Textauszug >>
In der Forst von Tankenhagen bei Dassow, hart an der großen "Schnese", welche das Gehölz in der Richtung von Osten nach Westen durchschneidet, lag auf der Erde ein großer Granitblock, welcher vor einigen Jahren zum Bau der Eisenbahnbrücke bei Schönberg verwandt ward. Unter diesem großen Steine bemerkte man unter der Erdoberfläche noch mehr Steine, von denen einer 1/2 Fuß aus der Oberfläche hervorragte, die übrigen aber unter der Oberfläche lagen. Die Vermuthung lag daher nahe, daß dieser Stein der Deckstein einer unterirdischen Steinkammer gewesen sei, und diese Vermuthung bestätigte sich auch bei näherer Nachforschung.

Datensätze zu räumlichen Beziehungen

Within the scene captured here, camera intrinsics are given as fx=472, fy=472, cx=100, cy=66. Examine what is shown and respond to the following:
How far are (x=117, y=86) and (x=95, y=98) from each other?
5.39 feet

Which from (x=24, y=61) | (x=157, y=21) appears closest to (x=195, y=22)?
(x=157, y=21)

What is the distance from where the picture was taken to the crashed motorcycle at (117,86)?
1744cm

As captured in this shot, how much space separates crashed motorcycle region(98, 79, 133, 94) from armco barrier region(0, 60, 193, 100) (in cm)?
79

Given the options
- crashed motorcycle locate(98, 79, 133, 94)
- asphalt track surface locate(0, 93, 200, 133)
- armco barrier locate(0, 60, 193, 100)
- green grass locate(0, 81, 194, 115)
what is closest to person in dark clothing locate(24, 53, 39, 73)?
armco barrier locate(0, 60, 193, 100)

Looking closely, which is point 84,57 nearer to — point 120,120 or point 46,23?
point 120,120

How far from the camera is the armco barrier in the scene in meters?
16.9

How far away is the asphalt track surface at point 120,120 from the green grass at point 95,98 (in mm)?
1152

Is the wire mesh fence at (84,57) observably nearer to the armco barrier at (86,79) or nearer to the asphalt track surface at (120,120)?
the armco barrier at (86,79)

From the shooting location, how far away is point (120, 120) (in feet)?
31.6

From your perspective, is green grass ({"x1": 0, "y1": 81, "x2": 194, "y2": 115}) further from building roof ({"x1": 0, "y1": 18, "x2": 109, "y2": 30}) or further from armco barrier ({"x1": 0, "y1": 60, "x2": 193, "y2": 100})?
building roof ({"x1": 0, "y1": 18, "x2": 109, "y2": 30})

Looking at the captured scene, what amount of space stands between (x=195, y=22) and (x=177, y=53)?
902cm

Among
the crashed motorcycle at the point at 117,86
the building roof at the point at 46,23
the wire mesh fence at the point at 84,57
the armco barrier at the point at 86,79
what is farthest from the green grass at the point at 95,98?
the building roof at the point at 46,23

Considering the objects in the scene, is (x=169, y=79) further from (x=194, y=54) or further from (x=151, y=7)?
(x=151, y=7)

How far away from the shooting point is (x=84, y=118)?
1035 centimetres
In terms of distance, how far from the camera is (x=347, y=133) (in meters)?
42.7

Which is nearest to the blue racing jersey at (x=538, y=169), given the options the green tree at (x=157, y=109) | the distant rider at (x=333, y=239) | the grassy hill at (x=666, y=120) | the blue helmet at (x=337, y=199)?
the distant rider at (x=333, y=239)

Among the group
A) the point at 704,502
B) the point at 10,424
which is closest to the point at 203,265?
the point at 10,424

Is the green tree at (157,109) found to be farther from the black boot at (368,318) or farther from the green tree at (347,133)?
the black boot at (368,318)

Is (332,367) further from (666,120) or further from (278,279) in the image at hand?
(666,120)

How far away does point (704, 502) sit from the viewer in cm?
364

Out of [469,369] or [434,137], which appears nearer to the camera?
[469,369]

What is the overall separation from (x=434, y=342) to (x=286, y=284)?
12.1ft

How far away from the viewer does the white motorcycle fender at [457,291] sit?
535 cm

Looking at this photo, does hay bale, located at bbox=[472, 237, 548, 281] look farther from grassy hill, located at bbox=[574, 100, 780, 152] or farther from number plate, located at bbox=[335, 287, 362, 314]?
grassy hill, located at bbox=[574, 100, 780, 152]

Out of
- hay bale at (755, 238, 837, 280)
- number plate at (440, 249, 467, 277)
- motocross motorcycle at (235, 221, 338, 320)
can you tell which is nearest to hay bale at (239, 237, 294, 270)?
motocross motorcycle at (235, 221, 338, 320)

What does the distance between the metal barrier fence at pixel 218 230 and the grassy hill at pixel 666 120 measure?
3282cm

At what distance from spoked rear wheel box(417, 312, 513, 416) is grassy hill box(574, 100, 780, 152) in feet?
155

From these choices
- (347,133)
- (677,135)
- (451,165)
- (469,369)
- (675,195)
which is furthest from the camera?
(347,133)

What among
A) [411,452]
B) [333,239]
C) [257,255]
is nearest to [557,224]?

Aufgaben >>
a) Ermittle, in wie vielen Zeilen der Datensätze die Zeichenfolge „number“ vorkommt, wobei Groß- und Kleinschreibung zählt. Gib nur die Zahl an.
b) Schreibe den Text über die Steinkammer in der Forst von Tankenhagen nach seinem letzten Satz weiter.

Lösungen >>
a) 2

b)
Der Jäger zu Tankenhagen hatte bald nach der Oeffnung des Grabes vorläufige Nachgrabungen angestellt und Bruchstücke von einem menschlichen Skelet und eine feuersteinerne Pfeilspitze gefunden. Im Mai 1871 nahm der Herr Forst=Auditor Max von Flotow eine völlige Aufgrabung vor, worüber derselbe Folgendes berichtet.

Unter der Erdoberfläche war eine regelmäßige viereckige Kammer gebildet, welche aus 4 erratischen Granitblöcken gebildet war und einen innern Raum von Osten nach Westen von 3 Fuß und von Norden nach Süden von 2 Fuß zeigte. Im Osten stand ein Block, welcher gegen 50 Cubikfuß groß ist, also ein bedeutendes Gewicht hat; die andern 3 Steine waren kleiner und konnten durch 2 Mann von der Stelle gerückt werden.

In der Tiefe von 3 Fuß lag das oben erwähnte Skelet, welches jedoch durch die frühere Untersuchung in dem strengen Lehm, womit das Grab gefüllt war, so sehr gelitten hatte, daß nichts Zusammenhangendes gerettet werden konnte und die Reste bei der leisesten Berührung zerfielen; auch ließ sich die Lage der Leiche nicht, mehr erkennen. Der Unterkiefer mit tadellosem Gebiß war ziemlich gut erhalten. Das Skelet schien einem 25jährigen Manne angehört zu haben.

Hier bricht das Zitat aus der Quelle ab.